Perkawinan
terjadi atas dasar akad nikah yang sah, dengan kata lain suatu akad nikah yang sah
akan membentuk suatu rumah tangga maka dengan begitu akad nikah tersebut akan
menimbulkan akibat hukum yang dapat melahirkan hak dan kewajiban suami isteri.
Hak dan kewajiban tersebut secara garis besar dapat dijelaskan sebagai berikut
:
1. Suami isteri wajib saling cinta mencintai,
hormat-menghormati, saling setia dan saling memberikan bantuan lahir
batin;
2. Suami isteri wajib memikul kewajiban yang luhur untuk membina dan menegakkan rumah
tangga yang bahagia dan sejahtera lahir dan batin;
3. Suami isteri memiliki kewajiban
untuk mengasuh dan memelihara anak-anak mereka, baik mengenai pertumbuhan
jasmani, rohani maupun kecerdasan;
4.
Suami isteri wajib memelihara kehormatan masing-masing.
Selain
dari hak dan kewajiban yang timbul akibat dari perkawinan yang sah seperti tersebut di atas, dikenal
juga harta yang timbul akibat dari perkawinan tersebut yang lebih dikenal
dengan nama harta bersama telah penulis jelaskan di atas bahwa
harta bersama adalah
harta bersama milik
suami isteri yang mereka peroleh selama dalam masa perkawinan namun dengan adanya harta bersama tidak
menutup kemungkinan adanya harta milik masing-masing suami isteri atau disebut
juga dengan harta bawaan, di antara beberapa yang termasuk dalam harta bawaan
adalah harta yang diperoleh sebagai hadiah atau warisan.
Bentuk harta
bersama dalam perkawinan dapat berupa
benda bergerak, tidak bergerak
dan surat-surat berharga sedangkan
bentuk harta bersama yang tidak berwujud
dapat berupa hak atau
kewajiban masing-masing suami
isteri.
Keduanya dapat
dijadikan jaminan oleh salah satu pihak atas persetujuan dari pihak lainnya.
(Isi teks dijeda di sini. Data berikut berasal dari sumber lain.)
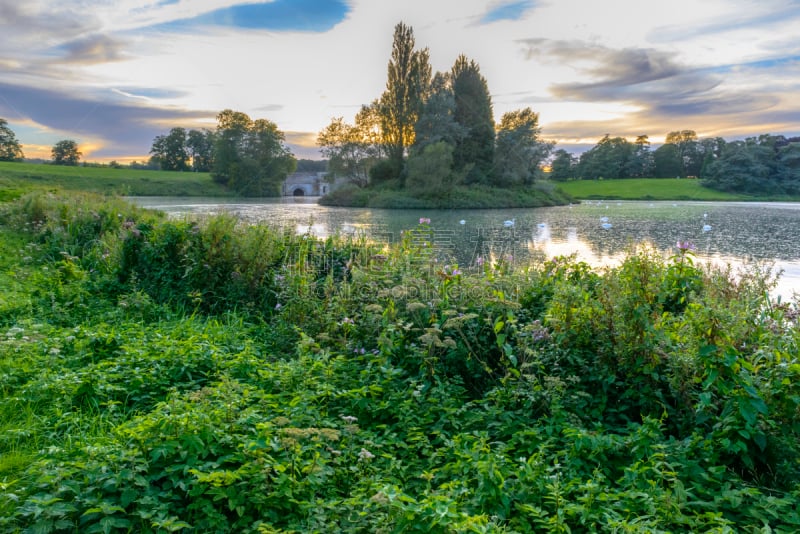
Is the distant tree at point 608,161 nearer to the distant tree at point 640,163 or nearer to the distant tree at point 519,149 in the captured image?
the distant tree at point 640,163

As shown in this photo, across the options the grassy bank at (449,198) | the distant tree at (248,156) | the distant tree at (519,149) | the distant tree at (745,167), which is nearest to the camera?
the grassy bank at (449,198)

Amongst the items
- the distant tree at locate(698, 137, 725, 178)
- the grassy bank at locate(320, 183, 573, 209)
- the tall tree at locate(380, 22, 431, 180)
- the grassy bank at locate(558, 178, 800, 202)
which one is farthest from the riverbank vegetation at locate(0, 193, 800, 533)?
the distant tree at locate(698, 137, 725, 178)

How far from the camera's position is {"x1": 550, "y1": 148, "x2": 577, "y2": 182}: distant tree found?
74262mm

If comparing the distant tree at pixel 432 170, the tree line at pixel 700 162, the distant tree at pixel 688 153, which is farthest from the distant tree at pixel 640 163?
the distant tree at pixel 432 170

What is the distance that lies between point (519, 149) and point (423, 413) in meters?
→ 46.0

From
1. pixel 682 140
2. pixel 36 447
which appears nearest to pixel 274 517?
pixel 36 447

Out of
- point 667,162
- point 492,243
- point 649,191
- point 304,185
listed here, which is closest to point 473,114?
point 649,191

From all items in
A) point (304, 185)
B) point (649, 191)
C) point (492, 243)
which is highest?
point (304, 185)

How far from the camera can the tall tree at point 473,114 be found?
4562 centimetres

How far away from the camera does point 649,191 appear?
169 ft

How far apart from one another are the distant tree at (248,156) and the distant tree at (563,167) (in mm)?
42463

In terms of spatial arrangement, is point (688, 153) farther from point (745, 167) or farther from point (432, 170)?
point (432, 170)

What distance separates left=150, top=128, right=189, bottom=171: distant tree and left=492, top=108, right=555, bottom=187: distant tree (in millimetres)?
57780

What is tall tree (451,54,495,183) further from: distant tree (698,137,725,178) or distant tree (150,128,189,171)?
distant tree (150,128,189,171)
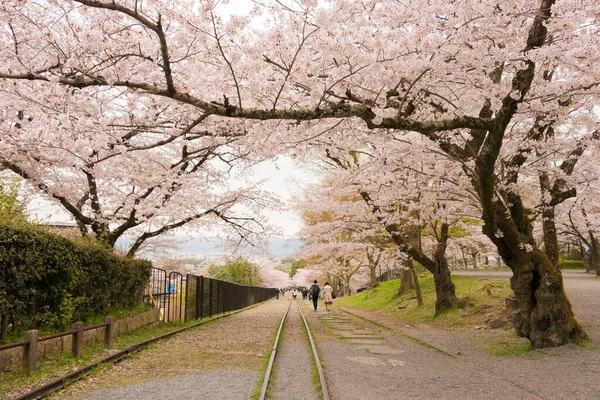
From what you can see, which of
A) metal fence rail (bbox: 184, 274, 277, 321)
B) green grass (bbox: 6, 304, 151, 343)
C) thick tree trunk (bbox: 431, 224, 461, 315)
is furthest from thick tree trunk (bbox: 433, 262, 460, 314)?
green grass (bbox: 6, 304, 151, 343)

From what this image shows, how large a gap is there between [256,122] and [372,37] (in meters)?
2.94

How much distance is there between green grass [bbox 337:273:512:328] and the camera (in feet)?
46.5

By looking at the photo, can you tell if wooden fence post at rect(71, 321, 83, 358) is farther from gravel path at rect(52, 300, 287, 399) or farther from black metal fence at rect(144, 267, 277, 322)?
black metal fence at rect(144, 267, 277, 322)

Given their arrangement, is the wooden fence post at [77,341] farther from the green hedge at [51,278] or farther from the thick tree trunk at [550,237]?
the thick tree trunk at [550,237]

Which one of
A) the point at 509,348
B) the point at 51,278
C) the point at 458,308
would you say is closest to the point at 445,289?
the point at 458,308

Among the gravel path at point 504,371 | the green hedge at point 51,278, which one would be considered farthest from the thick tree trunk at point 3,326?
the gravel path at point 504,371

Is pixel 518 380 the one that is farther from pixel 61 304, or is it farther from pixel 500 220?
pixel 61 304

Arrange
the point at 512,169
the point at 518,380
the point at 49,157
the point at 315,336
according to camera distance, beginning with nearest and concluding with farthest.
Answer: the point at 518,380
the point at 512,169
the point at 49,157
the point at 315,336

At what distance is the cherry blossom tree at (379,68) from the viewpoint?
696cm

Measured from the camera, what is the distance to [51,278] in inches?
302

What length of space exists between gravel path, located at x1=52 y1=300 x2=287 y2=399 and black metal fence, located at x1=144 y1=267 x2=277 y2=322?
3.65 m

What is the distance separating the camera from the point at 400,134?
43.7 feet

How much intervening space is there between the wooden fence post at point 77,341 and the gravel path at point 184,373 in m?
0.80

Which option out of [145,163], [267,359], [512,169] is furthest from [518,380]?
[145,163]
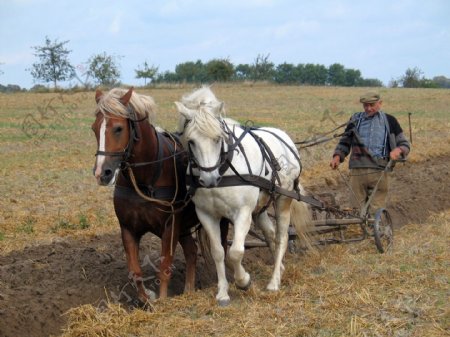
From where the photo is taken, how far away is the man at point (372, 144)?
7953 millimetres

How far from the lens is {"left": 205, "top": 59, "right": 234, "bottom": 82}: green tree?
5641 centimetres

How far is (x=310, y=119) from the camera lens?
26422mm

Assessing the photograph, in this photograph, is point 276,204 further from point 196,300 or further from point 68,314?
point 68,314

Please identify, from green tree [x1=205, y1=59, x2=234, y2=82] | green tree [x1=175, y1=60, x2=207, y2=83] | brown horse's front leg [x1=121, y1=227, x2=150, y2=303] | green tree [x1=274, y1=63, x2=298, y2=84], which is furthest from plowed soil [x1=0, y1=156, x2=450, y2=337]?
green tree [x1=274, y1=63, x2=298, y2=84]

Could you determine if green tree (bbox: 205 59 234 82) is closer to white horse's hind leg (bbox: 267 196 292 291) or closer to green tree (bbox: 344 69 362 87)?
green tree (bbox: 344 69 362 87)

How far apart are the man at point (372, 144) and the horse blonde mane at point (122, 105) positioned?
319cm

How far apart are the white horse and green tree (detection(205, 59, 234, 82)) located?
49.6 meters

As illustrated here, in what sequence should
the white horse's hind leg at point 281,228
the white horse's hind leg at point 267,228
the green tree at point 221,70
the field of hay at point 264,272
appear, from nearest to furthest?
1. the field of hay at point 264,272
2. the white horse's hind leg at point 281,228
3. the white horse's hind leg at point 267,228
4. the green tree at point 221,70

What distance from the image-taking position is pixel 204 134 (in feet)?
17.6

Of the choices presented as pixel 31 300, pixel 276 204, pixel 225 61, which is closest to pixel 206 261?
pixel 276 204

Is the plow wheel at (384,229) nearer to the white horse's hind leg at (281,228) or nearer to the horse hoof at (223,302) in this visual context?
the white horse's hind leg at (281,228)

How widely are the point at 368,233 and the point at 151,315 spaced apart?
368cm

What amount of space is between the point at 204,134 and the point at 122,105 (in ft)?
2.35

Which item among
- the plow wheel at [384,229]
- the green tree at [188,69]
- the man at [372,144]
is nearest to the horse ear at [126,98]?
the man at [372,144]
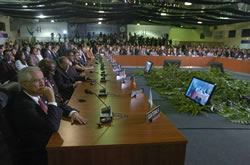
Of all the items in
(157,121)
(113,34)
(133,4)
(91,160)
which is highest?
(133,4)

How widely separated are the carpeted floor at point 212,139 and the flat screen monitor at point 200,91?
263mm

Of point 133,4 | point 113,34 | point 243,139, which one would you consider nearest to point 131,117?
point 243,139

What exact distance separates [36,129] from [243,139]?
7.45 ft

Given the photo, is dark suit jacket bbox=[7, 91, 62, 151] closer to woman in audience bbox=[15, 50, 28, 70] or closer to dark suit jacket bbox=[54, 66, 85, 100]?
dark suit jacket bbox=[54, 66, 85, 100]

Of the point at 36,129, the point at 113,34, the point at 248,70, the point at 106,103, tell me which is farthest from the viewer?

Harta bersama
dalam bentuk barang
tanpa persetujuan bersama dari
kedua belah pihak tidak dapat
atau tidak diperbolehkan menjual atau
memindahkan harta bersama tersebut sedangkan dalam hak dan kewajiban suami isteri dalam hal ini baik suami maupun isteri mempunyai tanggungjawab
untuk menjaga harta bersama.
Mengenai
harta bersama telah diatur dalam beberapa pasal pada Kompilasi Hukum Islam
yang mengatur hak dan kewajiban suami isteri terhadap harta bersama yaitu:
Pasal
89
Suami
bertanggung jawab menjaga harta bersama, harta isteri maupun hartanya sendiri.
Pasal
90
Isteri
turut bertanggung jawab menjaga harta
bersama, harta isteri maupun hartanya
suami yang ada padanya.[1]
Dalam
KUH Perdata Pasal 124-125 juga mengatur hak dan kewajiban suami isteri terhadap kepengurusan harta bersama sebagai
berikut:
Pasal
124
Suami
sendiri harus mengurus harta kekayaan persatuan.
Pasal
125
Apabila
si suami berada dalam keadaan tak
hadir, atau pun dalam ketakmampuan untuk menyatakan kehendaknya, maka bolehlah si isteri membebani atau memindah tangankan barang-barang persatuan, setelah dikuasakan oleh Pengadilan Negeri untuk itu.
Undang-Undang
No. 1 Tahun 1974 mengatur hak dan kewajiban terhadap harta bersama sebagai
berikut:
Pasal
36
(1) Mengenai harta bersama, suami
isteri dapat bertindak atas persetujuan kedua belah pihak;
(2) Mengenai harta bawaan masing-masing, suami
dan isteri mempunyai hak sepenuhnya
untuk melakukan perbuatan hukum mengenai harta bendanya.[2]
Dalam
beberapa pasal tersebut cukup jelas mengenai peraturan peraturan terhadap hak
dan kewajiban suami isteri dalam hal harta bersama namun bagaimana status harta bersama tersebut apabila terjadi putusnya perkawinan, putusnya perkawinan
dapat terjadi dengan beberapa sebab antara lain
karena kematian, perceraian dan juga pembatalan perkawinan.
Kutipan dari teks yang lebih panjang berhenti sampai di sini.